[Start of SOURCE EXCERPT]
Kim Mickle threw an Australian javelin record of 66.83m, a month to the day after forecasting she would do so at this meeting.

The world silver medallist added three centimetres to the mark set in 2000 by Louise Currey – although she joked: “I am too short to see the bloody lines out there so I didn’t know how far it was!”

Tom Walsh, New Zealand’s surprise shot put bronze medallist at the IAAF World Indoor Championships in Sopot two weeks earlier, improved the national record of 20.61m he had set in Melbourne in December to 21.16m.

His compatriot Valerie Adams earned a 45th straight victory in the women’s event with 19.68m.

Olympic champion Sally Pearson won the 100m hurdles in 12.89 and the 100m in 11.34.

Kingston, May 3


US athletes Francena McCorory and Christian Cantwell produced respective world-leading marks in the 400m and shot put on a night when headwinds slowed the sprinters at the Jamaica Invitational International.

McCorory, the world indoor champion, clocked 50.24. Olympic champion Sanya Richards-Ross, competing in her first race since prematurely ending her 2013 season due to lack of fitness, clocked 51.62 to finish fifth.

Three-time world indoor champion Cantwell won with 21.85m ahead of Jamaica’s O’Dayne Richards, who set a PB of 21.11m.

Justin Gatlin beat a 100m field which lacked the three fastest Jamaicans Usain Bolt, Yohan Blake and Asafa Powell, clocking 10.11 into a -1.9m/s headwind.

Nigeria’s Blessing Okagbare won a women’s 100m which was without home runners Shelly-Ann Fraser-Pryce and Veronica Campbell-Brown with 11.19 into a -1.7m/s headwind. Fraser-Pryce won the 200m in 22.53.

World 400m champion LaShawn Merritt was beaten by four hundredths of a second by Olympic silver medallist Luguelin Santos, who clocked 44.82.

Tokyo, May 11


A meeting record of 2.40m enabled world high jump champion Bogdan Bondarenko to beat Russia’s Olympic champion Ivan Ukhov at the Seiko Golden Grand Prix.

But the Ukrainian had to work for the win in his opening competition of the season; for the first time in his career, he needed three attempts to clear three consecutive heights.

In the final scheduled meeting at the National Stadium which hosted the 1964 Olympics and 1991 IAAF World Championships before it is rebuilt for the 2020 Tokyo Olympics, Bondarenko also bettered the stadium record of 2.38m set by US jumper Charles Austin when winning the world gold.
[End of SOURCE EXCERPT]
[Start of EXCERPTED DATA]
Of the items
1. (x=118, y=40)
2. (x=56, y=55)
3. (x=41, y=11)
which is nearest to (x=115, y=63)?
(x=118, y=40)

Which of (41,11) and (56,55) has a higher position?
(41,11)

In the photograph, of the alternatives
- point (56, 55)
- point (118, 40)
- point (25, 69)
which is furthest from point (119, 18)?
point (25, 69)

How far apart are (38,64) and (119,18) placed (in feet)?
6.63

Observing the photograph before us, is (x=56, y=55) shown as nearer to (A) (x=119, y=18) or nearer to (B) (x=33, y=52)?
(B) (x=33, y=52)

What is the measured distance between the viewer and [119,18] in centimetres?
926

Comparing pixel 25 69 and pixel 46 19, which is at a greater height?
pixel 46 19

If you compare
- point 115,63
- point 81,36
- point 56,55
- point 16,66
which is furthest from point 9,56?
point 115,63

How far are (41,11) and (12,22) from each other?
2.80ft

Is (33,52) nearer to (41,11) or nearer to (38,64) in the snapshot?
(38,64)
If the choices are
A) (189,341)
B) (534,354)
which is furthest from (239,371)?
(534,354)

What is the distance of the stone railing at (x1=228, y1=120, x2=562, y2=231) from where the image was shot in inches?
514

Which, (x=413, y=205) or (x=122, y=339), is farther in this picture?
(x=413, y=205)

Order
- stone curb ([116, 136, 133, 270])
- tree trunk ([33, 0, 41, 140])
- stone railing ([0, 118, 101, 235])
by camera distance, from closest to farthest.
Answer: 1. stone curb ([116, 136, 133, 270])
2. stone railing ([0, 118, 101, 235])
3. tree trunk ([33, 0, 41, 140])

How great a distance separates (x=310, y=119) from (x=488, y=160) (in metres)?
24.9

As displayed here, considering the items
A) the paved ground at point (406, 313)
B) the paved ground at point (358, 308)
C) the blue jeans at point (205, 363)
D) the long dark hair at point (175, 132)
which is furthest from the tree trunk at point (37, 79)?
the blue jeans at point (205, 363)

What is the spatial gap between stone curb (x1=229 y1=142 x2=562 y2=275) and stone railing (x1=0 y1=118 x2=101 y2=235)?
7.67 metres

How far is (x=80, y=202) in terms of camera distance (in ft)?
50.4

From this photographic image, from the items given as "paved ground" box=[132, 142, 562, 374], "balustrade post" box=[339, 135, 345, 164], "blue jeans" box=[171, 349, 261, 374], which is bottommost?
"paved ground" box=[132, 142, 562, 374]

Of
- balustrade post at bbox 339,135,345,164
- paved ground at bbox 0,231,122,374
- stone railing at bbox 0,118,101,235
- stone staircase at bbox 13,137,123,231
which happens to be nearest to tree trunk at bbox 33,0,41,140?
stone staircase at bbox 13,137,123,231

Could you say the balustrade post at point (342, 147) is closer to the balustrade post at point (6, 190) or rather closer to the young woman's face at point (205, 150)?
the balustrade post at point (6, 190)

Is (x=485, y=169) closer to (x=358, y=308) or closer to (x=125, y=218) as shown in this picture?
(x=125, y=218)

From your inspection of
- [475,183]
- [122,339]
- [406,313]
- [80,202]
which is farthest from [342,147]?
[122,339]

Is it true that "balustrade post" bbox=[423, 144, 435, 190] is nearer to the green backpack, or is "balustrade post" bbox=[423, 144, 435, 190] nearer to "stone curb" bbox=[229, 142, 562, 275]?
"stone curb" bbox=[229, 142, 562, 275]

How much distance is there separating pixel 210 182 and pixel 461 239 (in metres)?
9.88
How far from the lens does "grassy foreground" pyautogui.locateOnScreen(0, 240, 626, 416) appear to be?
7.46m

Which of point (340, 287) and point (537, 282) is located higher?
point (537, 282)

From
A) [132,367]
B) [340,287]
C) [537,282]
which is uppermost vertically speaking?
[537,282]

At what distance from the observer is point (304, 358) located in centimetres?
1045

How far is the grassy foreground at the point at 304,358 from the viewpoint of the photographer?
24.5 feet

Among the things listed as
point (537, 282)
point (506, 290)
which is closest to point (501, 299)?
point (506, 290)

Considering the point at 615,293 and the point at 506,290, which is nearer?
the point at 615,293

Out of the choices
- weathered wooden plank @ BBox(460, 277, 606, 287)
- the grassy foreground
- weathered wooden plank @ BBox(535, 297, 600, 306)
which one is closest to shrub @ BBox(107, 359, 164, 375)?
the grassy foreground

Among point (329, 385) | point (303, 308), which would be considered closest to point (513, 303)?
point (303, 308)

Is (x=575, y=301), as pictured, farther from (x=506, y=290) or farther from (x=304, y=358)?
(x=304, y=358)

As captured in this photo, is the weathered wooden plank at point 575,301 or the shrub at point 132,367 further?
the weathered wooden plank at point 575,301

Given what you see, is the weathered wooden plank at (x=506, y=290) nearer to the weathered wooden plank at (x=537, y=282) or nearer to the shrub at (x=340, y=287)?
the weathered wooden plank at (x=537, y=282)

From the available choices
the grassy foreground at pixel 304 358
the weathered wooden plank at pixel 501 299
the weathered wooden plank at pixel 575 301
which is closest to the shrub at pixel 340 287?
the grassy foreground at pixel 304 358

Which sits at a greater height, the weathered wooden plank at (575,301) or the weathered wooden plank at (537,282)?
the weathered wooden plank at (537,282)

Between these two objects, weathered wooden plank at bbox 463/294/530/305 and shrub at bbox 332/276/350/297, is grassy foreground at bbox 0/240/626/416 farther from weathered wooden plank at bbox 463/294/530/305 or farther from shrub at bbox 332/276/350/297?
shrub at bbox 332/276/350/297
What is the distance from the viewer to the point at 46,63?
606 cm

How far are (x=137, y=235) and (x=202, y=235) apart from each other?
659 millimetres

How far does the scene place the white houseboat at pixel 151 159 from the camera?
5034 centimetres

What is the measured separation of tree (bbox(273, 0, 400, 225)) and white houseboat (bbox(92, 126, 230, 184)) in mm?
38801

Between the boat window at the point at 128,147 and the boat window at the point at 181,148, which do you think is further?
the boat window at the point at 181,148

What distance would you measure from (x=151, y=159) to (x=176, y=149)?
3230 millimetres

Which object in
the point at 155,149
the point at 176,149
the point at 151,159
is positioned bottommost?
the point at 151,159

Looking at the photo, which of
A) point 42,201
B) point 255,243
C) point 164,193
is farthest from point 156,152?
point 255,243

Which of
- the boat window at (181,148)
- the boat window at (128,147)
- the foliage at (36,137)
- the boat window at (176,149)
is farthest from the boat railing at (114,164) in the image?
[End of EXCERPTED DATA]
▶ PROMPT 1
Extract from the athletics report, word for word, the part that opens with the words containing "The world silver" and closes with "December to 21.16m.".
▶ PROMPT 2
Continue the athletics report, starting after its final sentence.
The entries are not needed for this work.

▶ ANSWER 1
The world silver medallist added three centimetres to the mark set in 2000 by Louise Currey – although she joked: “I am too short to see the bloody lines out there so I didn’t know how far it was!”

Tom Walsh, New Zealand’s surprise shot put bronze medallist at the IAAF World Indoor Championships in Sopot two weeks earlier, improved the national record of 20.61m he had set in Melbourne in December to 21.16m.

▶ ANSWER 2
Jenny Simpson of the United States won the 1500m in a world-leading 4:03.91, while compatriot and world champion Brianna Rollins won the 100m hurdles in a meeting record of 12.62.

Russia’s Darya Klishina set a meeting record of 6.88m in the long jump.

Ponce, May 17


World champions Caterine Ibarguen and LaShawn Merritt improved their world-leading marks in the triple jump and 400m respectively in front of a 12,000 crowd in Puerto Rico.

Ibarguen, who considers Ponce her second home having earned a nursing degree at the nearby Metropolitan University, won with an opening-round best of 14.87m which extended her winning run to 13. She had not been beaten since taking silver at the 2012 Olympics.

Yosiri Urrutia improved her personal best by almost half a metre for second with 14.47m to make it a one-two for Colombia.

Having won at the opening IAAF Diamond League meeting of the season in Doha eight days earlier, Merritt improved his season’s best to 44.14, smashing the meeting record of 45.01 set in 2008.

Local hero Javier Culson won the 400m hurdles in 48.69.

Beijing, May 21


Home athlete Xue Changrui produced a Chinese pole vault record of 5.80m before having a cheeky crack at 5.94m, which would have bettered world record-holder Renaud Lavillenie’s world-leading mark.

Xue’s was one of four home wins at the 2008 Olympic venue which will host next year’s IAAF World Championships, while three world leads were contributed by Ana Simic of Serbia, who improved her own high jump mark to 1.98m, plus US athletes Brianna Rollins, who equalled the world 100m hurdles lead with 12.58, and Justin Gatlin, who improved his 100m world lead to 9.87.

Seventeen-year-old Wang Jianan took long jump honours with 8.09m, defeating his compatriot Li Jinzhe, the world indoor silver medallist.

Xie Wenjun won the 110m hurdles in 13.31, and Wang Zheng won top points in the IAAF Hammer Throw Challenge with 75.23m.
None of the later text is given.